Every day, convoys of heavy trucks rumble along a 40-kilometre dirt road in Buhera, ferrying ore from the mines. The result is devastating: massive clouds of dust engulf entire communities in Murambinda and Mukwasi, settling on homes, gardens, food, and water.
“It’s like you never cleaned at all—even my plates get coated with dust,” said resident Plaxedes Zinatsa, who now struggles to maintain a simple garden.
For locals, once self-sufficient through farming, the dust has destroyed livelihoods and made survival harder than ever.
The problem is not only environmental but life-threatening. Zinatsa recalled a near tragedy when a child was struck by a vehicle:
“One child was hit by a car after a fleet of trucks passed. Neither the driver nor the child could see through the dust,” she said.
This highlights the deadly risk residents face daily as visibility drops to near zero when trucks pass.
Villagers say their pleas for the road to be tarred have been ignored, despite government officials and mining companies promising development.
Buhera North MP Phillip Guyo expressed frustration:
“They once promised on television to tar the road. But when directors changed, those promises disappeared.”
Attempts to push the matter through District Coordinating Committees have gone nowhere, leaving residents feeling betrayed and abandoned.
The dust storm has unleashed a wave of illness in the community. Silas Mhuriro, secretary of Mukwasi Village, painted a grim picture:
“Almost every household has someone suffering from TB or chest pains. Children are constantly coughing, trees are dying, and even nurses are leaving the clinic because of the conditions.”
What was once a thriving rural community is now on the verge of a full-blown public health crisis.
Sabi Star Mine, one of the companies operating in the area, insists it is trying to reduce dust pollution. Spokesperson Emmerson Njanjamangezi said the mine waters roads three times a day, enforces speed limits, and has tested molasses-based dust suppression.
However, he argued that the global lithium price crash—a 90% drop in 2024—makes it financially impossible to surface the road.
For villagers, these explanations ring hollow.

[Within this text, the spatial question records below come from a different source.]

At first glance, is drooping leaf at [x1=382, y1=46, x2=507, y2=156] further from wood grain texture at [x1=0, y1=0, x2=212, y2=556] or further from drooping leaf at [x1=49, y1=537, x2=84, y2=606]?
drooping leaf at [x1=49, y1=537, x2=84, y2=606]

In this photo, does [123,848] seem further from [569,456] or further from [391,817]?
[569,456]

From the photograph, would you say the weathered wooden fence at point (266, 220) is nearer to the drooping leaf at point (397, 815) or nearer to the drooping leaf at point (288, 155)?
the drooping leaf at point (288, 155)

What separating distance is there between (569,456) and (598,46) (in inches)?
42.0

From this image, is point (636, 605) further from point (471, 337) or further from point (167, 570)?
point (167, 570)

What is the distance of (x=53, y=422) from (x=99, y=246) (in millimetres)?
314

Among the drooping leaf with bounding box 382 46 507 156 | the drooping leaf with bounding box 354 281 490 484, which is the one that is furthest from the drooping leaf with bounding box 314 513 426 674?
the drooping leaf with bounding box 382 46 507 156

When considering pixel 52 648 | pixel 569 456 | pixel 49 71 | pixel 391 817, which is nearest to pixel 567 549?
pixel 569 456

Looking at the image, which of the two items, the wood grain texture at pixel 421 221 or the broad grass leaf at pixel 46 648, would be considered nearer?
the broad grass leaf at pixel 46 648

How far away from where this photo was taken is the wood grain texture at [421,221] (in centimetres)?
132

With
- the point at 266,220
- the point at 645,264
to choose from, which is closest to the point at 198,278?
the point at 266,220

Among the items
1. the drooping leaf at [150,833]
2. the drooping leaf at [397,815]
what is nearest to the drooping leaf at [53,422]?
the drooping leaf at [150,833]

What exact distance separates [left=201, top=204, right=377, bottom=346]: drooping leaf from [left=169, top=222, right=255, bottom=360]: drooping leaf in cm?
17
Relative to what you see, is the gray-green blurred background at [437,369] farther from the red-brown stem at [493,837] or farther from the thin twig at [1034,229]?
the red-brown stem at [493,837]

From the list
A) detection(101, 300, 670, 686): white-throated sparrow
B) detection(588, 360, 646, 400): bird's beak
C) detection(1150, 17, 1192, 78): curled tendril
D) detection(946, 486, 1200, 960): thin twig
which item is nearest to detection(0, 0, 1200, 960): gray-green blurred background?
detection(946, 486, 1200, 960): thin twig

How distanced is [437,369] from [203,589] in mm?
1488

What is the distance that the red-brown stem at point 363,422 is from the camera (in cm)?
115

Dust continues to dominate their daily lives, coating every surface and worsening health conditions.
Environmental watchdogs say what is happening in Buhera mirrors a wider crisis across Zimbabwe’s lithium mining regions.
Farai Maguwu, director of the Centre for Natural Resource Governance, condemned the situation:
“This is a war on our communities. The companies and government could easily tar these roads, but the ruling elite—hidden as shareholders—choose profit over people.”
What was supposed to be an economic breakthrough for Zimbabwe is instead a cautionary tale of exploitation. The hidden cost of lithium mining in Buhera is measured not in profits, but in dust-choked lungs, barren gardens, and broken promises.
For Buhera’s villagers, the dream of prosperity has been buried under a suffocating cloud of dust.